Queens Speech frustrates council leaders

14 Nov 02
Tony Blair's big political ideas for the next 12 months have drawn immediate criticism following their unveiling at the state opening of Parliament this week.

15 November 2002

Local government leaders described the package of measures, outlined in the Queen's Speech on November 13, as representing 'two steps forward and one step back'.

Sir Jeremy Beecham, chair of the Local Government Association, expressed his frustration that the proposed legislation would in some instances help authorities, but in others hinder them.

'The different pieces of legislation do not yet add up to a coherent philosophy, so councils will have to deliver the changes while being pulled in different directions,' he said.

'If the Local Government Bill is generally good, the tendency for Whitehall to interfere unnecessarily is bad, while the fining of social services departments is a downright ugly scar on the face of co-operation between partner organisations.'

As expected, the Local Government Bill heralds the introduction of the prudential borrowing system, which allows councils to determine how much debt they can sustain to fund capital projects.

This is based on a code developed by CIPFA. Policy and technical director Vernon Soare said it would give authorities more financial autonomy and 'holds significant potential for service improvement for the public'.

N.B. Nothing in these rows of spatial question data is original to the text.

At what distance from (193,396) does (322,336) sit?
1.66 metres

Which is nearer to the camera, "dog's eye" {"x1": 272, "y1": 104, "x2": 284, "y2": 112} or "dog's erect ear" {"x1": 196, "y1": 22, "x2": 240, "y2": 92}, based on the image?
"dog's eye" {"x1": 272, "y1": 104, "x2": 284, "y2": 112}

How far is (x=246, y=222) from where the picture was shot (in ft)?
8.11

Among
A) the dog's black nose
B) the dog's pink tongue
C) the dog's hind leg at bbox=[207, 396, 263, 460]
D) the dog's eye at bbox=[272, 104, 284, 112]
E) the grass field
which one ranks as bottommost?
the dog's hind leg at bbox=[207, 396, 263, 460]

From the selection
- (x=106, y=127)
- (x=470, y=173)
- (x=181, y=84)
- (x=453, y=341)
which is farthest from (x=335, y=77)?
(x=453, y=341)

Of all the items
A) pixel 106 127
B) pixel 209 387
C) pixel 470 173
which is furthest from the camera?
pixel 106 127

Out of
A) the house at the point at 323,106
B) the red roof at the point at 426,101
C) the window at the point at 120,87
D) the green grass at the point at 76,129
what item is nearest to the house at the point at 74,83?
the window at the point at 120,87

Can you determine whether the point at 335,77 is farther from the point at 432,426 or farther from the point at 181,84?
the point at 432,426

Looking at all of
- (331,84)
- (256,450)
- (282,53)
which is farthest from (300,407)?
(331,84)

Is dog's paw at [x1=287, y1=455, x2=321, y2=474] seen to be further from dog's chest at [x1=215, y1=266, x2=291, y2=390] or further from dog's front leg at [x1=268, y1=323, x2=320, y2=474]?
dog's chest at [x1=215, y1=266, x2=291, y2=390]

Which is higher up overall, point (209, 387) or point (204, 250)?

The Bill will also give authorities powers to sell their expertise to other organisations and charge users for discretionary services. But it is also likely to include plans to pool receipts from council house sales, which the LGA opposes.

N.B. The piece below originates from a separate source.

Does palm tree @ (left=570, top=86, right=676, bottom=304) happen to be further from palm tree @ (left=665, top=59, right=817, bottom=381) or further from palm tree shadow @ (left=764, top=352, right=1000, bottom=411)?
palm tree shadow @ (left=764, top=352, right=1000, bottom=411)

Plans in the Bill to give high-performing councils additional freedoms and flexibilities drew fire from Unison, the largest local government union.

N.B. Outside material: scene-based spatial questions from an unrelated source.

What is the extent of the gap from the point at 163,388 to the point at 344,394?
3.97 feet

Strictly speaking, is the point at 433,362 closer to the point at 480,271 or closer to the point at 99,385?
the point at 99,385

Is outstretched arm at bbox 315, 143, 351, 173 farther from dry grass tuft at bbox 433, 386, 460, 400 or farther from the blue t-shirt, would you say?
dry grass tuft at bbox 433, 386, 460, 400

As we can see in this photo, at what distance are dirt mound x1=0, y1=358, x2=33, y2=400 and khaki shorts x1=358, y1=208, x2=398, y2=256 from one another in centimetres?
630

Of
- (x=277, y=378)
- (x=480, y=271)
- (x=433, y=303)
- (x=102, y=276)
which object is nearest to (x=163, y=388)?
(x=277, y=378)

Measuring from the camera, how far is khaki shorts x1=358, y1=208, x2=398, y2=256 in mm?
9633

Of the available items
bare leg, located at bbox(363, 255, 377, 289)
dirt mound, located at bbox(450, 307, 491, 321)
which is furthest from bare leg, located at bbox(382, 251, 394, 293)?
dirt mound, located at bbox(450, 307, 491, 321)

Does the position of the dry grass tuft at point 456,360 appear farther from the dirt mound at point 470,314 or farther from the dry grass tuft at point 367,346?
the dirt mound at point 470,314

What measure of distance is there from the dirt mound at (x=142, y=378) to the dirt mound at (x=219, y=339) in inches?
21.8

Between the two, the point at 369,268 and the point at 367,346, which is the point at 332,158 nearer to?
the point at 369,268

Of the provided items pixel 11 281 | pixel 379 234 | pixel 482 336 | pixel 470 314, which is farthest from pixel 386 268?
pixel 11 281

Heather Wakefield, its national secretary, attacked the Comprehensive Performance Assessments that will decide which authorities will qualify.

'Unison is critical of the system by which councils are judged to be succeeding or failing. We are not convinced that it is based on fair and accurate criteria,' she said.

Overall, the Queen's Speech contained few surprises. As expected, the heart of it was devoted to far-reaching reforms of the criminal justice system.

Other measures included a widely trailed Referendum Bill to pave the way for directly elected regional assemblies. George Morran, chair of the Campaign for the English Regions, said this was a victory for democracy. 'With elected assemblies the quango state will be reined in and made answerable to people in the regions.'

The anticipated Bill on planning, to speed up the approval of major infrastructure schemes and limit the role of county councils, was included. So was legislation on waste and emissions, which will limit the use of landfill sites and set up an allowance trading system between authorities.

Authorities will also be given control of the licensing system and have powers to grant longer opening hours to pubs and bars.